═══ TEXT EXCERPT

Friday, 18 August 2023, 17:10
Summer is a time of enjoyment, of not watching the clock, spending endless days on the beach, inflatables in the pool, barbecues, days out in the mountains, lots of local festivals... in short, a time of excesses. But it is also the season for jellyfish stings, the occasional fall, food poisoning, bumps, sunburn... Here is a series of tips to weather these summer mishaps in the best possible way
Bites and stings are the order of the day in summer. We are more or less used to those of mosquitoes, flies or even horseflies (wash with soap and water and do not scratch), but with others we do not really know what to do or we have heard so much conflicting advice that we're left wondering what to do. This is the case with jellyfish stings.
"Firstly, never use tap water because you will encourage the jellyfish that remain on the skin to release more stinging venom. Wash the area with seawater and, if you see any tentacles, try to remove them. Best to do it with tweezers, but if you don't have any to hand, you can use plastic (a credit card, for example). A second piece of advice: never rub or scratch the sting, with towels or with your hands, because that will worsen it. Disinfect the stings with a Betadine-type antiseptic. If it hurts or itches, you can take antihistamines orally or an anti-inflammatory," said Dr Lucía Galán, known on social networks as 'Lucía, my pediatrician.'
Another very annoying bite is that from a tick. The tick should be removed, preferably with tweezers, always by pulling upwards. It is important to remove them as soon as possible and to remove them completely, because leaving the head inside is risky. If that is the case, it would be necessary to go to a health centre.
"If a tick bites you, an antibiotic treatment is always applied because the risk of contagion is very high," stated Dr Alejandra Menassa.
In summer we might burn the parts of the body typically exposed to the sun (face, shoulders, chest...), but burns can occur on any other part of the body (earlobes, scalp, lips...).
"The skin becomes hot, red, inflamed and may even blister. Sometimes other symptoms such as headache, fever, nausea or fatigue also occur," said dermatologist Ana Molina. The specialist added that, in order to know how to treat a burn, the first thing is to identify the degree of the burn to see if we can handle it at home or if we need to see a doctor.
"In general, we should go to an outpatient clinic if we see very large red patches of skin, blisters, high fever, headache, shivering, or signs of infection.
The ones we can treat at home are first degree burns. That is, those located on a specific area of the skin with no blistering nor showing additional symptoms.
For this, we usually recommend applying cold moisturising cream, which we can mix with a topical corticosteroid [steroid] or antibiotic to aid healing, and also taking ibuprofen. A burn usually takes 7-10 days to heal and it is important not to pick at any flaking skin or use any exfoliating products.
You should drink lots of fluids to avoid dehydration," advised the dermatologist.
With falls and blows, especially to the head, the key is in knowing if there has been a loss of consciousness before or after the fall.

══════
═══ DATA

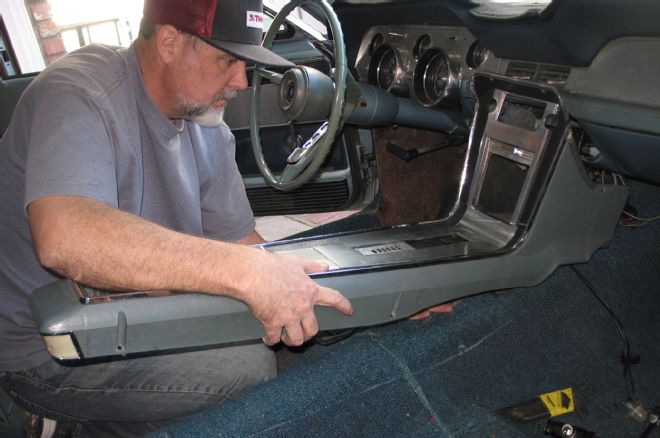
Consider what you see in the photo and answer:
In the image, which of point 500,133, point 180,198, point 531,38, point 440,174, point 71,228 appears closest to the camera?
point 71,228

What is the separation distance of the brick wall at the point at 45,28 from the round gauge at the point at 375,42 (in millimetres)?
3033

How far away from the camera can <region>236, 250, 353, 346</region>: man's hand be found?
933 millimetres

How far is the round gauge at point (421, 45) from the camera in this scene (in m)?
1.70

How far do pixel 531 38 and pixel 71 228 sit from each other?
1.11m

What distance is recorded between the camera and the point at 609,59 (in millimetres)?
1144

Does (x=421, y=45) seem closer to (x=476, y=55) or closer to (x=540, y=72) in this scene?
(x=476, y=55)

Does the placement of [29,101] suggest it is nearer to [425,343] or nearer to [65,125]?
[65,125]

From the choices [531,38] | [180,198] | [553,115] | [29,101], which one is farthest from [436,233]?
[29,101]

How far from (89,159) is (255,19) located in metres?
0.50

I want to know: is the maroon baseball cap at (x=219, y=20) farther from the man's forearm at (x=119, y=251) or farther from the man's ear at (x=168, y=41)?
the man's forearm at (x=119, y=251)

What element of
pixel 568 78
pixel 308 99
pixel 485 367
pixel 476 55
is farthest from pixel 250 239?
pixel 568 78

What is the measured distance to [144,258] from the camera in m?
0.90

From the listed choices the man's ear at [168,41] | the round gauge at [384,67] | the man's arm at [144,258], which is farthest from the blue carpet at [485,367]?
the round gauge at [384,67]

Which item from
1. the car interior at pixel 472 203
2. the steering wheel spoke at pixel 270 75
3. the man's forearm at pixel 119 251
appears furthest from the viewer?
the steering wheel spoke at pixel 270 75
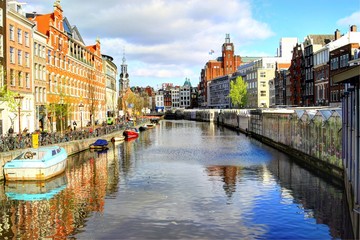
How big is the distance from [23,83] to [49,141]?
18.2 meters

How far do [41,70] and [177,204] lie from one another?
53826 millimetres

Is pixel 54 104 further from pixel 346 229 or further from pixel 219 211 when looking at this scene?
pixel 346 229

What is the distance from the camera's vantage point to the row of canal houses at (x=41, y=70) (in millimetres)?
59781

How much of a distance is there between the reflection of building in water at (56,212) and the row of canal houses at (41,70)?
1511cm

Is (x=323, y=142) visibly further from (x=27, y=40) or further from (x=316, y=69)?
(x=316, y=69)

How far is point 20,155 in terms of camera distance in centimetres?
3697

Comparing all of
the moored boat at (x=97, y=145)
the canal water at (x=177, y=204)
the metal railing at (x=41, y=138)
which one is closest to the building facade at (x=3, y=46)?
the metal railing at (x=41, y=138)

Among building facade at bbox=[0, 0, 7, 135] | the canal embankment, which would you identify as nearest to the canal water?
the canal embankment

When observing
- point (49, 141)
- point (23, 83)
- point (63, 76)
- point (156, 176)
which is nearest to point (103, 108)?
point (63, 76)

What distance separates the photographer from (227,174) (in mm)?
41844

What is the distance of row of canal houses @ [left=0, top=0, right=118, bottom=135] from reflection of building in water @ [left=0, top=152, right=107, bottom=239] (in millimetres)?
15113

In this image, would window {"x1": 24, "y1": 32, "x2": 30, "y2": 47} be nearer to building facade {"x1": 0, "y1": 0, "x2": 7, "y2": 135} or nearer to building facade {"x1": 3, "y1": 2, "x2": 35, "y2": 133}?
building facade {"x1": 3, "y1": 2, "x2": 35, "y2": 133}

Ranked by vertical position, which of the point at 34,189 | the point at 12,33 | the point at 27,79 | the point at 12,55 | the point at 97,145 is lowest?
the point at 34,189

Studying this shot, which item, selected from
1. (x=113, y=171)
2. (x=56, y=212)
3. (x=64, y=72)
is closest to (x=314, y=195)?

══════

◆ **THE TASK**: Reproduce a passage from the article on summer mishaps word for word, starting with the words "In summer we" and ending after the words "showing additional symptoms.". None of the material is needed here.

◆ **YOUR RESPONSE**:
In summer we might burn the parts of the body typically exposed to the sun (face, shoulders, chest...), but burns can occur on any other part of the body (earlobes, scalp, lips...).
"The skin becomes hot, red, inflamed and may even blister. Sometimes other symptoms such as headache, fever, nausea or fatigue also occur," said dermatologist Ana Molina. The specialist added that, in order to know how to treat a burn, the first thing is to identify the degree of the burn to see if we can handle it at home or if we need to see a doctor.
"In general, we should go to an outpatient clinic if we see very large red patches of skin, blisters, high fever, headache, shivering, or signs of infection.
The ones we can treat at home are first degree burns. That is, those located on a specific area of the skin with no blistering nor showing additional symptoms.